Declaration that bargaining has concluded
If, after trying in good faith, the parties just can’t agree on the collective terms and conditions, either party can apply for a declaration that bargaining has concluded from the Employment Relations Authority (ERA). (external link)
If they do this, the ERA:
- will consider whether both parties have made a real effort to reach agreement and acted in good faith, and
- will consider whether the parties have already tried to sort out the issues using mediation or facilitation, and
- may direct the parties to mediation (or further mediation), and
- will direct that facilitation be used first if:
- there has been a serious and sustained breach of good faith that has undermined the bargaining, or
- the bargaining has been unduly extended and extensive efforts including mediation haven’t been able to resolve the difficulties, or
- there has been an extended or acrimonious strike or lockout, or
- a proposed strike or lockout is likely to substantially affect public interest. (This means that the strike or lockout is likely to endanger people’s lives, safety or health, or result in widespread, long-term or irreversible disruption to social, environmental, or economic interests, but
- won’t direct the parties to facilitation if:
- they think it won’t help to resolve the issues, or
- it won’t, in all the circumstances, be in the public interest, or
- it will undermine the urgency of the process, or
- in the circumstances it will be impractical or inappropriate
- must dismiss an application if the party applying hasn’t acted in good faith in the bargaining and that this has undermined the bargaining (unless they have rectified it), and
- can make orders, recommendations or issue directions about what steps any or all of the parties (not just the party who didn’t act in good faith) should or must take to rectify a breach of good faith.

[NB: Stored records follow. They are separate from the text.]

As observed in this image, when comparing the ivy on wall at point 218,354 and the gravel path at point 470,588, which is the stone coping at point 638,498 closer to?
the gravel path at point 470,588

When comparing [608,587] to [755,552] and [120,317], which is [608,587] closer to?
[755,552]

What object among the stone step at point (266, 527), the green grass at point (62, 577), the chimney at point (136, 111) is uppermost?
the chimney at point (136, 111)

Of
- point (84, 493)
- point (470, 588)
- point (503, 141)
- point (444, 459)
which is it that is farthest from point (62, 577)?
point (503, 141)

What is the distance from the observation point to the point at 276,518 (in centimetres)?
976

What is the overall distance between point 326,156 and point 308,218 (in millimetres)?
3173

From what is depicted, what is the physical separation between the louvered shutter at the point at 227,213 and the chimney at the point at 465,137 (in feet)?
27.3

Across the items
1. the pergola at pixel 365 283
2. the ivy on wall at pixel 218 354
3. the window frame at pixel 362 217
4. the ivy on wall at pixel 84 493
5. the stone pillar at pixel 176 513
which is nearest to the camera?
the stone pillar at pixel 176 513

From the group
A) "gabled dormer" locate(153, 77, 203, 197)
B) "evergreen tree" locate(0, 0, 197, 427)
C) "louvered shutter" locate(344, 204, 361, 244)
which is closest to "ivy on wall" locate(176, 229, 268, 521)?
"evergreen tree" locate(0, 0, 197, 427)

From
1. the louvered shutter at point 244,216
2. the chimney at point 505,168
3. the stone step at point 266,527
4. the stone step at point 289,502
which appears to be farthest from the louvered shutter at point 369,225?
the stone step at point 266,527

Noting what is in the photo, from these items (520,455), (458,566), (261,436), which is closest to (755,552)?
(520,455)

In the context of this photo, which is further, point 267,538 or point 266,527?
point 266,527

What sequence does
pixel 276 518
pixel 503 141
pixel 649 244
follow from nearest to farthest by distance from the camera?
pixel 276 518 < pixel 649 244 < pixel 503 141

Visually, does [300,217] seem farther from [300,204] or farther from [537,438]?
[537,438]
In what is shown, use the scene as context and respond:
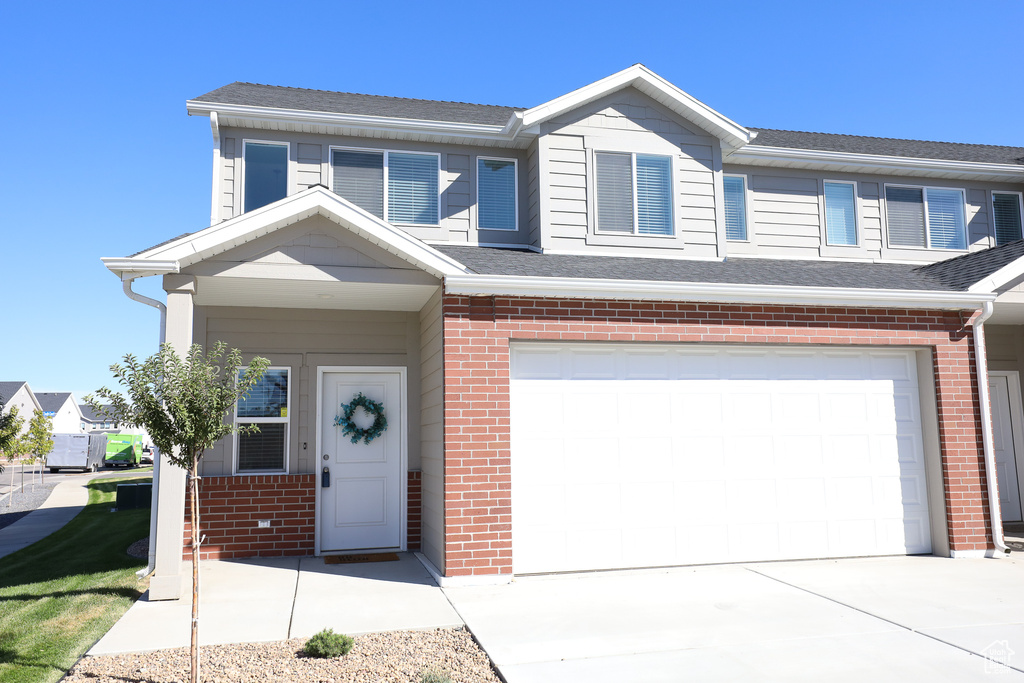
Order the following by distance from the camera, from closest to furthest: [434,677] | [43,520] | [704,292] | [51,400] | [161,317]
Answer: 1. [434,677]
2. [161,317]
3. [704,292]
4. [43,520]
5. [51,400]

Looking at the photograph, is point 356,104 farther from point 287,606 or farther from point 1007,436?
point 1007,436

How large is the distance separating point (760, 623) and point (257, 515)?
6.59m

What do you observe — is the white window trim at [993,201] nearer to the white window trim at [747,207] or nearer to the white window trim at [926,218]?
the white window trim at [926,218]

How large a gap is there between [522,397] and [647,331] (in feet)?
5.76

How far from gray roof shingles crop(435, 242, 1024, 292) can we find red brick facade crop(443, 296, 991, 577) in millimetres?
352

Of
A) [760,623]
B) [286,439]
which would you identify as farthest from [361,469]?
[760,623]

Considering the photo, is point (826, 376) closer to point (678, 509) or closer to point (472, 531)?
point (678, 509)

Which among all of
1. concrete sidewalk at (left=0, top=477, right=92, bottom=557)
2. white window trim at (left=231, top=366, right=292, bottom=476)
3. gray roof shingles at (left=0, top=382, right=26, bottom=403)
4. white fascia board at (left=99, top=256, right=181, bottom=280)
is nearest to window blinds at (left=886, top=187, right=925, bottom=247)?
white window trim at (left=231, top=366, right=292, bottom=476)

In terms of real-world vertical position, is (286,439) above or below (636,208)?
below

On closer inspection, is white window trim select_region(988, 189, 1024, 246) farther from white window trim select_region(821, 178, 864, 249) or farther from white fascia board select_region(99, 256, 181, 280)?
white fascia board select_region(99, 256, 181, 280)

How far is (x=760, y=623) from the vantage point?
6.26 metres

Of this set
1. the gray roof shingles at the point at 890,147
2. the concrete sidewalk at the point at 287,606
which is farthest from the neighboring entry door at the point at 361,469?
the gray roof shingles at the point at 890,147

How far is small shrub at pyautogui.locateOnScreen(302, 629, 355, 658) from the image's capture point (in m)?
5.47

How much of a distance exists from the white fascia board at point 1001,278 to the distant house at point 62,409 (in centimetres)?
6981
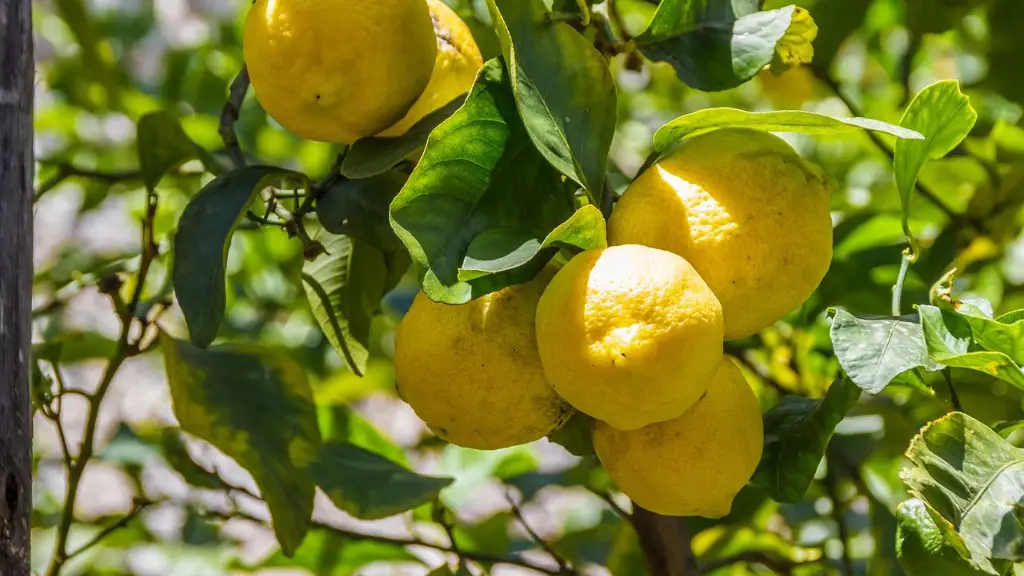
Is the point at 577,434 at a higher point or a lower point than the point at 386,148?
lower

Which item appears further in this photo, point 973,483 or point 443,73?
point 443,73

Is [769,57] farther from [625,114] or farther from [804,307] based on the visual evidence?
[625,114]

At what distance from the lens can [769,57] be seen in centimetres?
61

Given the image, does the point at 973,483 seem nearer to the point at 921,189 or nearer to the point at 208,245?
the point at 208,245

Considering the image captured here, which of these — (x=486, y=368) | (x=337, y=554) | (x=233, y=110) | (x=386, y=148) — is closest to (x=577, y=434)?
(x=486, y=368)

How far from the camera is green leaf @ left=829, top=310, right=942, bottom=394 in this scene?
0.52 metres

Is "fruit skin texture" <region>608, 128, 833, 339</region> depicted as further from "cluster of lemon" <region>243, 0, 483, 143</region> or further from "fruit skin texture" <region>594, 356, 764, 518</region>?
"cluster of lemon" <region>243, 0, 483, 143</region>

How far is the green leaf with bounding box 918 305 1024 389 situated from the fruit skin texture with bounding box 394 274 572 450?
20 centimetres

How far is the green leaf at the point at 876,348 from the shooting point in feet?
1.71

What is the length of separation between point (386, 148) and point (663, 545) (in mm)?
370

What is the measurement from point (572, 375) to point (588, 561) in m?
0.86

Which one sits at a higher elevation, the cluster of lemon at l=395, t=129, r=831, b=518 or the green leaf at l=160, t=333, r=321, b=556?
the cluster of lemon at l=395, t=129, r=831, b=518

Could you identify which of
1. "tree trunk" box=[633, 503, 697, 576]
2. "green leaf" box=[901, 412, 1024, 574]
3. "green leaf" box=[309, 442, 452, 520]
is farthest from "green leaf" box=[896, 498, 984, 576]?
"green leaf" box=[309, 442, 452, 520]

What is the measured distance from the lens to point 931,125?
0.61 m
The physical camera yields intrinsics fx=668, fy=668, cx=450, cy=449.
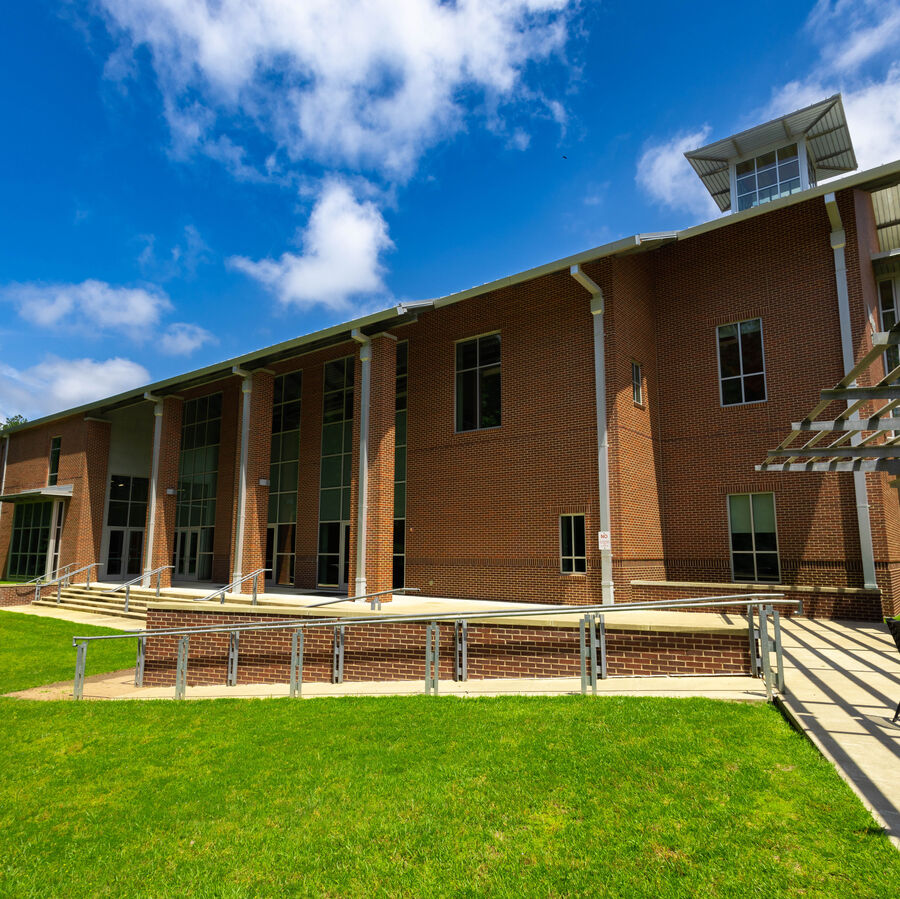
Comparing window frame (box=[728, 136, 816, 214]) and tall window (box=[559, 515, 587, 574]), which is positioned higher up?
window frame (box=[728, 136, 816, 214])

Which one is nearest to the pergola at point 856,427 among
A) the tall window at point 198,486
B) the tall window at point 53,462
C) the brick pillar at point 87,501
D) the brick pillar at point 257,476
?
the brick pillar at point 257,476

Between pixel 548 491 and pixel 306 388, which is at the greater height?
pixel 306 388

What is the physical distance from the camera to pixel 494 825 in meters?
4.32

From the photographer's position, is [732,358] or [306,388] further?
[306,388]

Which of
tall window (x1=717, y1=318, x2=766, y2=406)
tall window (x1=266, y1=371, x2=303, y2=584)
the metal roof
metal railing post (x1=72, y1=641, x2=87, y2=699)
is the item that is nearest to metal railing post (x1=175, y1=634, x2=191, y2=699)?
metal railing post (x1=72, y1=641, x2=87, y2=699)

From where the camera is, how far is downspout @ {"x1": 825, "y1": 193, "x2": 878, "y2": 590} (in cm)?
1341

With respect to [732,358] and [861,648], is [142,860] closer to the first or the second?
[861,648]

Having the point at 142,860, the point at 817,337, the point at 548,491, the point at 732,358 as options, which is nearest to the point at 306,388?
the point at 548,491

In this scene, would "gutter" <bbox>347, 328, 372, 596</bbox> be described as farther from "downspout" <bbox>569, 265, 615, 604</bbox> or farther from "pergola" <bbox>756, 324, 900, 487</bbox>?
"pergola" <bbox>756, 324, 900, 487</bbox>

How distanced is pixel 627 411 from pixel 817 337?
4359 millimetres

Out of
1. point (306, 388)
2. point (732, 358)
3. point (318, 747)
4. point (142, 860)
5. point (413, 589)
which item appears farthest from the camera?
point (306, 388)

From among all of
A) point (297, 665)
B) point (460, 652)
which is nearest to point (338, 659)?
point (297, 665)

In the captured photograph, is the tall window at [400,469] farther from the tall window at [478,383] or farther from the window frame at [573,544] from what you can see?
the window frame at [573,544]

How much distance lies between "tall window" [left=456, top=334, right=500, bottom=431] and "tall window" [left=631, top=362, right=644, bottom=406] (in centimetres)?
348
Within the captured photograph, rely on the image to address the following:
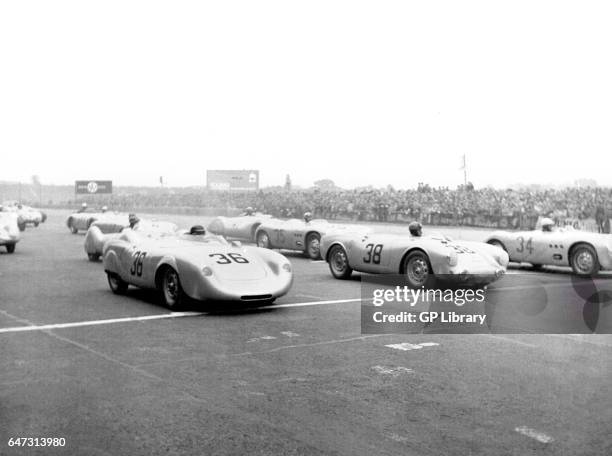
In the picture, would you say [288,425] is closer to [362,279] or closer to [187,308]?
[187,308]

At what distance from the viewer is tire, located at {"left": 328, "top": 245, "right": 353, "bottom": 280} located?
1352 centimetres

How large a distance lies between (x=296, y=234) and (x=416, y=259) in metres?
7.82

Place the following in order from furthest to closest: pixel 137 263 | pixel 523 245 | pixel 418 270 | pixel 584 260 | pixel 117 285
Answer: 1. pixel 523 245
2. pixel 584 260
3. pixel 418 270
4. pixel 117 285
5. pixel 137 263

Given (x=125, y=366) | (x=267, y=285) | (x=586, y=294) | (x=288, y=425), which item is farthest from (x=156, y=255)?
(x=586, y=294)

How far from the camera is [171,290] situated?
9641 millimetres

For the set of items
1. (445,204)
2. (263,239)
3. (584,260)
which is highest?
(445,204)

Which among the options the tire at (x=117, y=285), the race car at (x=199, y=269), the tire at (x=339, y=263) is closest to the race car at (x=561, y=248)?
the tire at (x=339, y=263)

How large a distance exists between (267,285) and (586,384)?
185 inches

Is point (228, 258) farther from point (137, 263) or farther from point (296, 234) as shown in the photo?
point (296, 234)

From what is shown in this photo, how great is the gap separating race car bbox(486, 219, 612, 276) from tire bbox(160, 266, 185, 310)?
31.0ft

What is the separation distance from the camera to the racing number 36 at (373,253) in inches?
496

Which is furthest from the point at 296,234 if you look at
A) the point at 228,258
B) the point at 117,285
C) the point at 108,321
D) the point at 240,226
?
the point at 108,321

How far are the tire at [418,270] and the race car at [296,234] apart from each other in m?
6.62

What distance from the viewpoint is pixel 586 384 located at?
19.0 feet
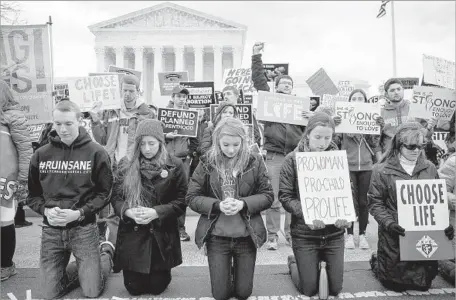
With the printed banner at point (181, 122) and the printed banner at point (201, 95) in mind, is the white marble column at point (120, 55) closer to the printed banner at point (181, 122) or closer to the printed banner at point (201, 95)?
the printed banner at point (201, 95)

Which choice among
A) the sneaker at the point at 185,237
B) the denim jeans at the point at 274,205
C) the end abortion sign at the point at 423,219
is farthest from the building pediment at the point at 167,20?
the end abortion sign at the point at 423,219

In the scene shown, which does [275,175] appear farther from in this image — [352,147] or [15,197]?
[15,197]

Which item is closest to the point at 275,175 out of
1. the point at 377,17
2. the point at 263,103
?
the point at 263,103

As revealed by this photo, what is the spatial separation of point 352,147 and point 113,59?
155 ft

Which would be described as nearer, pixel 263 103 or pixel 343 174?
pixel 343 174

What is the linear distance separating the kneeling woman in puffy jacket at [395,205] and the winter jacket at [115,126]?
276 centimetres

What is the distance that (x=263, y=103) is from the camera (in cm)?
529

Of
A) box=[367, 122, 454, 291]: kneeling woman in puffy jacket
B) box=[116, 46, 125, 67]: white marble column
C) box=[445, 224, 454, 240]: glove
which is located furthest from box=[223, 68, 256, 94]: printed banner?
box=[116, 46, 125, 67]: white marble column

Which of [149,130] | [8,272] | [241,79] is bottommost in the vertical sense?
[8,272]

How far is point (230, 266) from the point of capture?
3584 millimetres

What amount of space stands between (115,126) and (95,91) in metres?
0.80

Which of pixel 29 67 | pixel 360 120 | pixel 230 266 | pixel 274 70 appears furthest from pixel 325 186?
pixel 274 70

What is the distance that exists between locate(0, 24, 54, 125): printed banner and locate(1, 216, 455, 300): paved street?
1.69 m

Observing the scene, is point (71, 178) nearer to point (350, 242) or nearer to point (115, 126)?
point (115, 126)
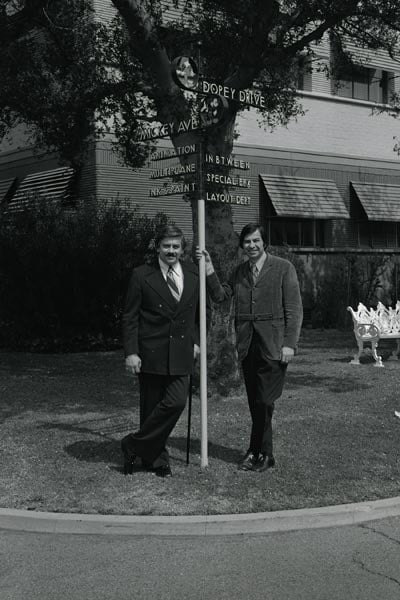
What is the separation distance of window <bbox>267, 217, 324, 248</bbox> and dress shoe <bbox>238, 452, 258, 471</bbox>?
54.8ft

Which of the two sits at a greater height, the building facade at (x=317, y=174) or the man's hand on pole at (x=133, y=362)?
the building facade at (x=317, y=174)

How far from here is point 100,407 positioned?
30.0 ft

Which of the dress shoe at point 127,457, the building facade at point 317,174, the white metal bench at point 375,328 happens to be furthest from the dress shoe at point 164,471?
the building facade at point 317,174

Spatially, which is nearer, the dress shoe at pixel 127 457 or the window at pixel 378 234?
the dress shoe at pixel 127 457

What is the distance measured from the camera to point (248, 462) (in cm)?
628

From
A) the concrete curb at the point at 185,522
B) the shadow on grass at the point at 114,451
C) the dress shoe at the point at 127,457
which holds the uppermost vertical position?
the dress shoe at the point at 127,457

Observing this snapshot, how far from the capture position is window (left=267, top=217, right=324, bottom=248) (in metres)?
23.1

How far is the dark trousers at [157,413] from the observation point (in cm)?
593

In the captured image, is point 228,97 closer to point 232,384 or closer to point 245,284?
point 245,284

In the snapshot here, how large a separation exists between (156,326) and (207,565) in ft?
6.73

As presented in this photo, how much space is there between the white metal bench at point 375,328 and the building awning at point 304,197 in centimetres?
898

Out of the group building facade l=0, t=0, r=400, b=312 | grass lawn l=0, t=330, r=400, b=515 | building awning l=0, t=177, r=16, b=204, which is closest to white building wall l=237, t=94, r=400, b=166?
building facade l=0, t=0, r=400, b=312

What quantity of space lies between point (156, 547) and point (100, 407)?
14.4ft

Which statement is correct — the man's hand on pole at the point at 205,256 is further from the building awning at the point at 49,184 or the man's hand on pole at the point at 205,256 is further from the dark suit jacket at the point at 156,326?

Effect of ERA determination about bargaining
If the ERA determines and declares that bargaining has concluded, none of the parties can initiate further bargaining before the end of the next 60 days (unless the other parties agree).
- If the ERA determines that bargaining hasn’t concluded, they can recommend the process for the parties to follow to resolve the difficulties. None of the parties can make another application until they have followed the Authority’s process.
- If the ERA determines that bargaining hasn’t concluded but they don’t recommend a process for the parties to follow, the parties can’t make another application to the ERA for a determination that bargaining has concluded, before the end of the next 60 days (unless the other parties agree).
Fixing the terms of a collective agreement after serious and sustained breach of good faith
A party can apply to the ERA to fix the terms of a collective agreement. They can only do this if:
- it is appropriate, and
- there has been breach of good faith in the bargaining that was so serious and ongoing that it significantly undermined the bargaining, and
- all other reasonable alternatives have been used up, and
- setting the terms is the only effective remedy available.
The effect of fixing the terms of a collective
If the ERA fix the terms of a collective, this means that the ERA decides what all the terms of the agreement will be. It becomes a binding and enforceable collective employment agreement just as if it had been agreed, ratified and signed by the parties.